# WORK INSTRUCTIONS:
Render the part of the material that opens with the line containing "What is the measurement" and closes with the line containing "222 centimetres" as a two-column CSV with the columns text and answer. Give one row for each text and its answer, with every field in quotation marks and line breaks replaced by spaces.

# MATERIAL PROVIDED:
◇ ◇ ◇ ◇ ◇

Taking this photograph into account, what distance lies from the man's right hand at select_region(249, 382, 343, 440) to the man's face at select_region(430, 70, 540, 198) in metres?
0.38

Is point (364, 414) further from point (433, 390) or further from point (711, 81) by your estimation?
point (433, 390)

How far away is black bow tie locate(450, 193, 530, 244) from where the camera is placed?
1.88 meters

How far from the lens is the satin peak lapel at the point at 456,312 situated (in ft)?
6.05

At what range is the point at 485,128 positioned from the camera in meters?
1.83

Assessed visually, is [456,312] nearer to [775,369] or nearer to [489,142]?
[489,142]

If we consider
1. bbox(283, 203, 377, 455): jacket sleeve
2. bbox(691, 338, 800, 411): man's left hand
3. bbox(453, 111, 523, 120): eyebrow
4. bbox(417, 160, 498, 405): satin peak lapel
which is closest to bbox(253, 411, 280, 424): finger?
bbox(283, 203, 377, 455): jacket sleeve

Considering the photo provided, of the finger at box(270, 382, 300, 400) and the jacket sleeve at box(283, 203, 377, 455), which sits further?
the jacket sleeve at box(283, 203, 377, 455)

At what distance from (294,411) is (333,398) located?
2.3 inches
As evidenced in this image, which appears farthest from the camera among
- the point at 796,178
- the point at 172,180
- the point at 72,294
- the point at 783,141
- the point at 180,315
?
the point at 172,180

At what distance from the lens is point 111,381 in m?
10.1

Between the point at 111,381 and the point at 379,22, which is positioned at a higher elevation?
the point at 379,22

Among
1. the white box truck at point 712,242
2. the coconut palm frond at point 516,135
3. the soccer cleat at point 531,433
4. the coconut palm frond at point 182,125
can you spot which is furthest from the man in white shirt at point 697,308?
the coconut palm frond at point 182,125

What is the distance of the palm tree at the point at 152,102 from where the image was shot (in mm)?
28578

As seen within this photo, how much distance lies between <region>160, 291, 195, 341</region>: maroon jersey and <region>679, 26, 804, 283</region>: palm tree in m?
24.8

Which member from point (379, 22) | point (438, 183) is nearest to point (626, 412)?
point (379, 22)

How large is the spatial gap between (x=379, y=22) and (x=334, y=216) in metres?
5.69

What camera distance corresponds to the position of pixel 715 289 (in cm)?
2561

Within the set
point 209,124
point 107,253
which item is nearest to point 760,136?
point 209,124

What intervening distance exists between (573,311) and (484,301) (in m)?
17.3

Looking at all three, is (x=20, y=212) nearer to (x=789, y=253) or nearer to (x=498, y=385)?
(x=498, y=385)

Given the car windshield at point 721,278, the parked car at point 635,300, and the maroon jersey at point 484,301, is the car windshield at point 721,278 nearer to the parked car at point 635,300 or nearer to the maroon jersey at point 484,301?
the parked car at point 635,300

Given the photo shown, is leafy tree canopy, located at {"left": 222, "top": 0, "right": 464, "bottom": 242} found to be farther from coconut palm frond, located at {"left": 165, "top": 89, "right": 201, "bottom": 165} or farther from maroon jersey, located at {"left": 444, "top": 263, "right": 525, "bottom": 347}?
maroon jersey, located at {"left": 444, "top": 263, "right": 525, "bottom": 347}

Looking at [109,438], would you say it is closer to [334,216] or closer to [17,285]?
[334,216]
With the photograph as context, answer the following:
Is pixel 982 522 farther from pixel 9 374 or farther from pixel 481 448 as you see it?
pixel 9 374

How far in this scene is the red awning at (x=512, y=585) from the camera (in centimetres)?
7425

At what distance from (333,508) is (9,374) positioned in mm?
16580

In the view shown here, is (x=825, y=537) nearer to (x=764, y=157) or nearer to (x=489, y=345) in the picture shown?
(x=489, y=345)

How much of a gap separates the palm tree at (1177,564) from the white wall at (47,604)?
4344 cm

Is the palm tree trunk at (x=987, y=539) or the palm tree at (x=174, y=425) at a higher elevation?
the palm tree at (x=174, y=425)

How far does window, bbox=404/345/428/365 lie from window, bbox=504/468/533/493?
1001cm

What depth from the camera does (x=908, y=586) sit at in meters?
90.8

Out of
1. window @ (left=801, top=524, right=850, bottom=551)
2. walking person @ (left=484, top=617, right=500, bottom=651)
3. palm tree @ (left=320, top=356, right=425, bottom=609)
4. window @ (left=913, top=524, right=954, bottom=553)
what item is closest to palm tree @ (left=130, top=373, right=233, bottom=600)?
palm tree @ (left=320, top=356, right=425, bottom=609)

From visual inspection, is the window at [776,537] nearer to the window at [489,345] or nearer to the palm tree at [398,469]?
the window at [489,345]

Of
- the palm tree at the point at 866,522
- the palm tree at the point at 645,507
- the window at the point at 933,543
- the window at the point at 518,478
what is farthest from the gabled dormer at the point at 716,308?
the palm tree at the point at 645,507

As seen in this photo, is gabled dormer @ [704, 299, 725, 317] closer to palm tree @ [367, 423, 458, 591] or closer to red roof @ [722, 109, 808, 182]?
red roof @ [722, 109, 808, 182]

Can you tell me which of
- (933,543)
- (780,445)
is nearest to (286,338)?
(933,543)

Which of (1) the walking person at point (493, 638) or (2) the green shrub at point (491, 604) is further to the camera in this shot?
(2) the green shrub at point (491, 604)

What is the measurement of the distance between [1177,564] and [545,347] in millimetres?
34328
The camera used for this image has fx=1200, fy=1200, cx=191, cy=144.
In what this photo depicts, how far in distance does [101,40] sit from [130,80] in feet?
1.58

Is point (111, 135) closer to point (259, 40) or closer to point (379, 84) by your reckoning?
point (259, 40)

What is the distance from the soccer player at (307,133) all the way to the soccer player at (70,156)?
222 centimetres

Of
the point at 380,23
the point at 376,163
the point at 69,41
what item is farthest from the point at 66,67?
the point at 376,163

◇ ◇ ◇ ◇ ◇

# WRITTEN RESPONSE:
text,answer
"What is the measurement of the distance between [1177,564] and [545,347] in millimetres?","34328"
"The camera used for this image has fx=1200, fy=1200, cx=191, cy=144. In what this photo depicts, how far in distance does [101,40] sit from [130,80] in feet?","1.58"
"Is point (111, 135) closer to point (259, 40) or closer to point (379, 84) by your reckoning?","point (259, 40)"
"What is the distance from the soccer player at (307,133) all the way to the soccer player at (70,156)?","222 centimetres"